» **WORK REQUEST**:
Lift from the news text on credit card lending rules, word for word, the passage that begins with the words containing "Lotte Card topped" and ends with "stricter risk management.".

He said even distressed players will eventually see business normalization in the coming months or years following a mass restructuring under the guidance of financial authorities.

“We could expect that savings banks acquired by major financial groups or securities firms will play the role of lending to lower income brackets,” he said.

A local banker said: “Borrowers may face stricter requirements when they apply for loans at a financial group’s savings banking unit. But the issue is that the lending could have fewer risks compared to credit card loans.”

Credit card companies ― particularly players who joined the saturated market later than major companies ― have been quite discontented with the regulatory policy.

The “3-percent rule” recently set by the FSS is haunting the credit card industry. The rule bans companies from posting a growth rate of more than 3 percent in the issuance of cards per annum.

Shinhan Card, the largest credit card company, saw its issuance growth rate inch up by 2.6 percent during the first quarter of 2011, from the same period of last year.

But most companies recorded more than 10 percent in their annual growth rate over the corresponding period.

Lotte Card topped the list with the rate of 16.8 percent, followed by Hana-SK Card with 13.8 percent, KB Kookmin Card with 12 percent, Samsung Card with 11.7 percent and Hyundai Card with 11.4 percent.

The 3-percent growth up could hinder players with lower market shares.

Concerning complaints over the same percentage regardless of business scale, FSS officials have said that a strong crackdown is inevitable for the nation to avoid another credit card fiasco.

The FSS has already instructed card issuers to conduct stricter risk management.

Like in 2002, a senior FSS official has said, there is a high possibility that credit card companies will engage in reckless business expansion without appropriate risk management.

He pointed out increasing card loans and cash advance services.

“If the benchmark interest rate is hiked further, credit card companies will possibly see the delinquency ratio climb and bad assets increase,” he said.

» **INFORMATION PROVIDED**:

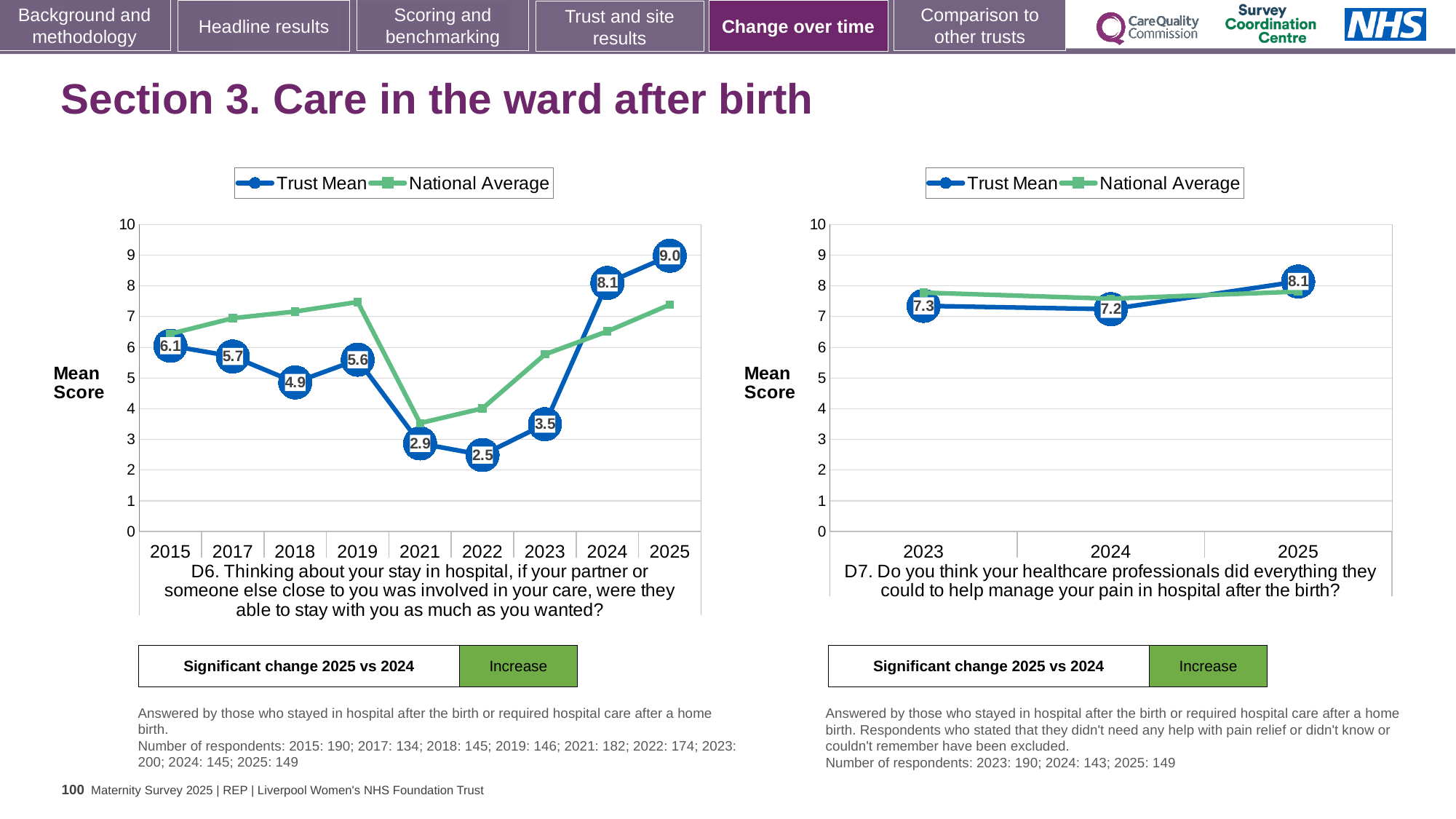
In the left chart (D6), is the National Average for 2019 greater or less than 7? greater In the left chart (D6), how many years are shown on the x axis? 9 How many series does the legend of the right chart (D7) list? 2 In the right chart (D7), which year has the highest Trust Mean? 2025 In the left chart (D6), what is the difference between the Trust Mean for 2025 and 2024? 0.9 In the left chart (D6), what is the Trust Mean for 2022? 2.5 What type of chart is the left chart (D6)? Line chart In the right chart (D7), what is the Trust Mean for 2024? 7.2 In the right chart (D7), what is the difference between the Trust Mean for 2025 and 2023? 0.8 In the left chart (D6), what is the Trust Mean for 2025? 9.0 In the left chart (D6), which year has the highest Trust Mean? 2025 In the left chart (D6), which year has the lowest Trust Mean? 2022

» **RESULT FOR THIS TASK**:
Lotte Card topped the list with the rate of 16.8 percent, followed by Hana-SK Card with 13.8 percent, KB Kookmin Card with 12 percent, Samsung Card with 11.7 percent and Hyundai Card with 11.4 percent.

The 3-percent growth up could hinder players with lower market shares.

Concerning complaints over the same percentage regardless of business scale, FSS officials have said that a strong crackdown is inevitable for the nation to avoid another credit card fiasco.

The FSS has already instructed card issuers to conduct stricter risk management.